Ehl-i Sünnet ve'l Cemaat...
Peygamberimiz (asm) vefatından önce “İslâmiyet Şahsiyet-i Maneviyesi”ni oluşturmak için “Ben sizlere iki şey bırakıyorum. Onlara uyarsanız kurtulursunuz. Allah’ın kitabı ve benim sünnetim” (Tirmizî, Menâkıb: 31; Ahmed b. Hanbel, Müsned, 3:14, 17, 26; Bediüzzaman, Lem’alar, 2011, s. 44.) buyurarak şahıslara bağlı bir cemaat değil, Kur’ân ve Sünnet’e, Kur’ân ve Sünnetin ortaya koyduğu prensiplere bağlı bir cemaat, bir şahs-ı manevî oluşturulmasını tavsiye buyurdu.
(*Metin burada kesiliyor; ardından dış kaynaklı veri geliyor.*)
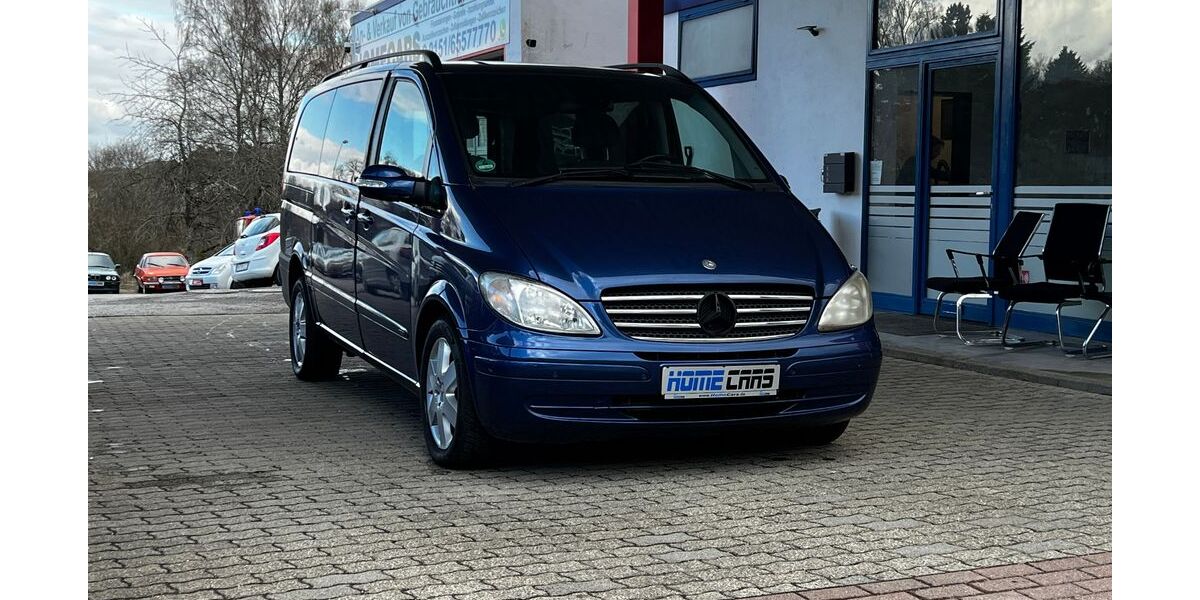 Mercedes-Benz Viano 250.000 km 4.999 &euro; Oberndorf am Neckar 78727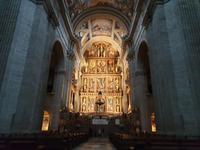 Besichtigung von El Escorial Kloster (4)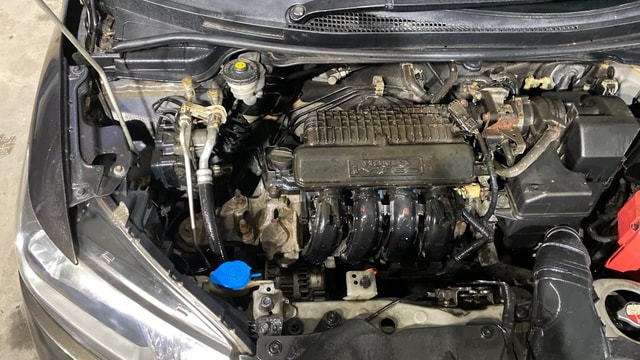 View Honda Jazz Image 3 Used Honda Jazz Image 3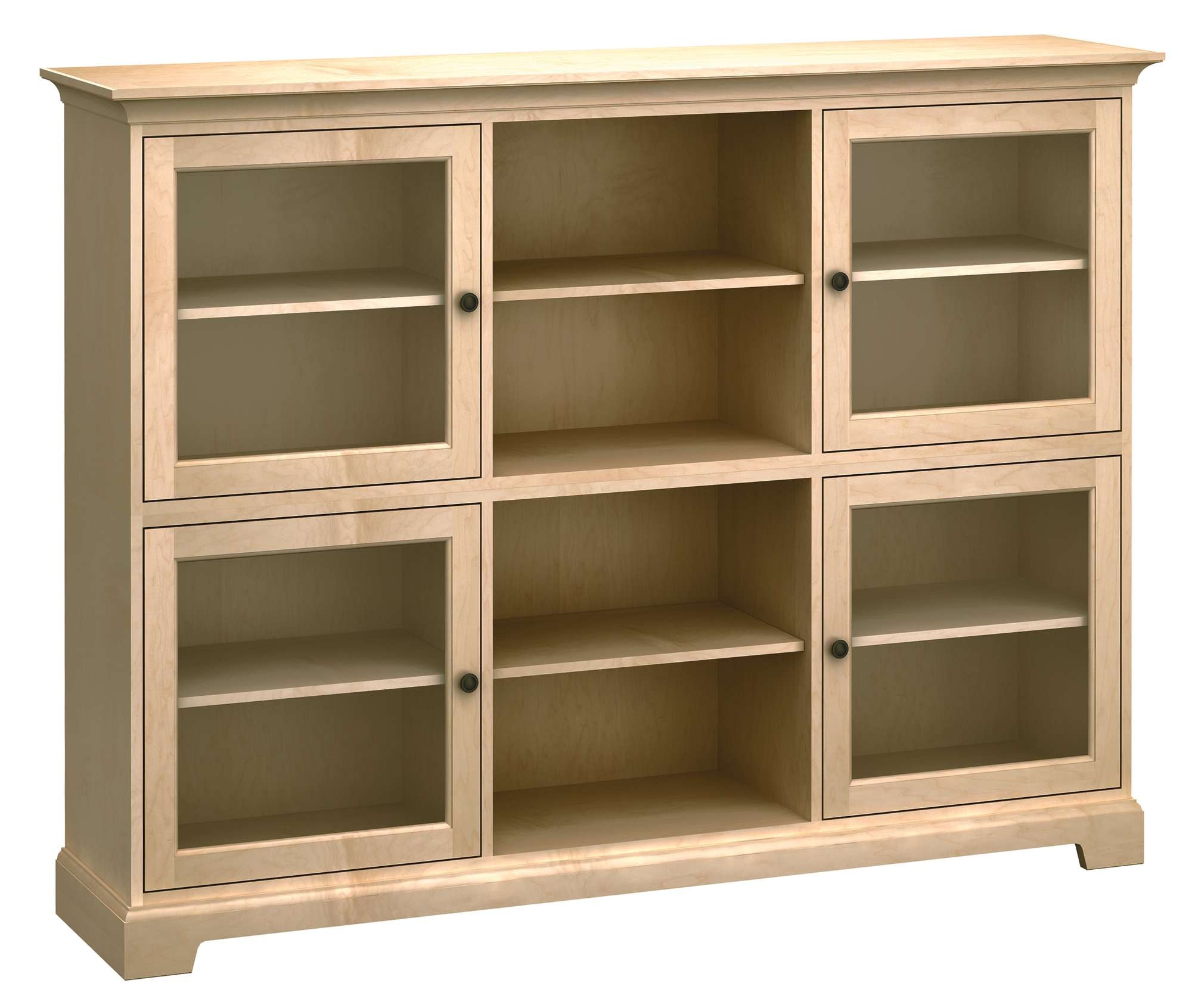 Howard Miller Living Room 73 Inch Storage Cabinet HS73A - Klingman's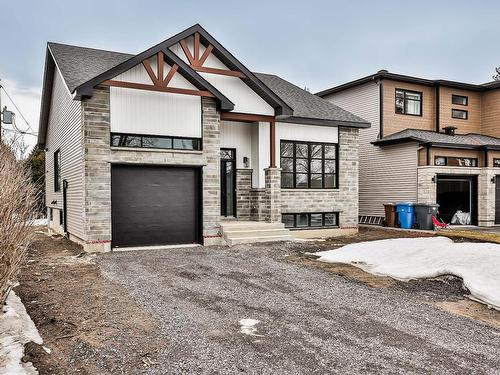 Frontage - Rue Du Faubourg, Saint-Jérôme, QC - Outdoor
Peygamberimizin (asm) bu tavsiyesi gereği “Sahabe, Tabiin ve Tebe-i Tabiin” prensiplerini oluşturdular. Eş’ârî ve Maturudî “İnanç ve İtikadî” prensipleri sistemleştirdi, İmam-ı Azam, Şafii, Maliki ve Hanbelî de amel ve ibadete ait Kur’ân ve Sünnetin prensiplerini “Farzlar, Vacipler, Haramlar, Sünnetler, Mekruhlar, Mübahlar” olmak üzere sistemli hale getirdiler. Daha sonra onların takip ettiği metodu ve sistemi takip eden İslâm bilginleri “Mezhepler” adı verilen şahsa değil prensiplere bağlı olan “Şahs-ı Manevileri” oluşturdular. Ümmet bu prensiplere sahip çıkarak Allah rızasını kazandıracak olan inanç ve ibadeti takip ederek “Ehl-i Sünnet ve’l-Cemaat” denen bütün Müslümanların gidebileceği “Cadde-i Kübrayı” oluşturdular.